Which basically meant that if you saw a young black kid on the street, you stopped him and shook him down. It caused a lot of resentment, too, and got a lot of negative media, so we don’t do that anymore, either.

Except we do.

Now the quota that isn’t is heroin.

“Cooperation,” Sykes is saying, “and coordination are what makes us a task force and not just separate entities officed in the same space. So let’s work together, gentlemen, and get this thing done.”

Rah fuckin’ rah, Malone thinks.

Sykes probably doesn’t realize that he’s just given his people contradictory instructions—work their sources and make heroin arrests—doesn’t even get that you work your sources by popping them with drugs and then not arresting them.

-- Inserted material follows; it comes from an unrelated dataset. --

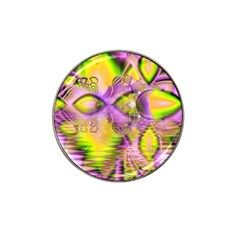Golden Violet Crystal Heart Of Fire, Abstract Golf Ball Marker 10 Pack (for Hat Clip) by DianeClancy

They give you information, you give them a pass.

That’s the way it works.

What’s he think, a dealer is going to talk to you out of the goodness of his heart, which he doesn’t have anyway? To be a good citizen? A dealer talks to you for money or drugs, to skate on a charge or to fuck a rival dealer. Or maybe, maybe, because someone is fucking his bitch.

That’s it.

The guys on Da Force don’t look too much like cops. In fact, Malone thinks as he looks around, they look more like criminals.

The undercovers look like junkies or dope slingers—hoodies, baggy pants or filthy jeans, sneakers. Malone’s personal favorite, a black kid called Babyface, hides under a thick hood and sucks on a big pacifier as he looks up at Sykes, knowing the boss isn’t going to say shit about it because Babyface brings home the bacon.

The plainclothes guys are urban pirates. They still have tin shields—not gold—under their black leather jackets, navy peacoats and down vests. Their jeans are clean but not creased, and they prefer Chelsea boots to tennis shoes.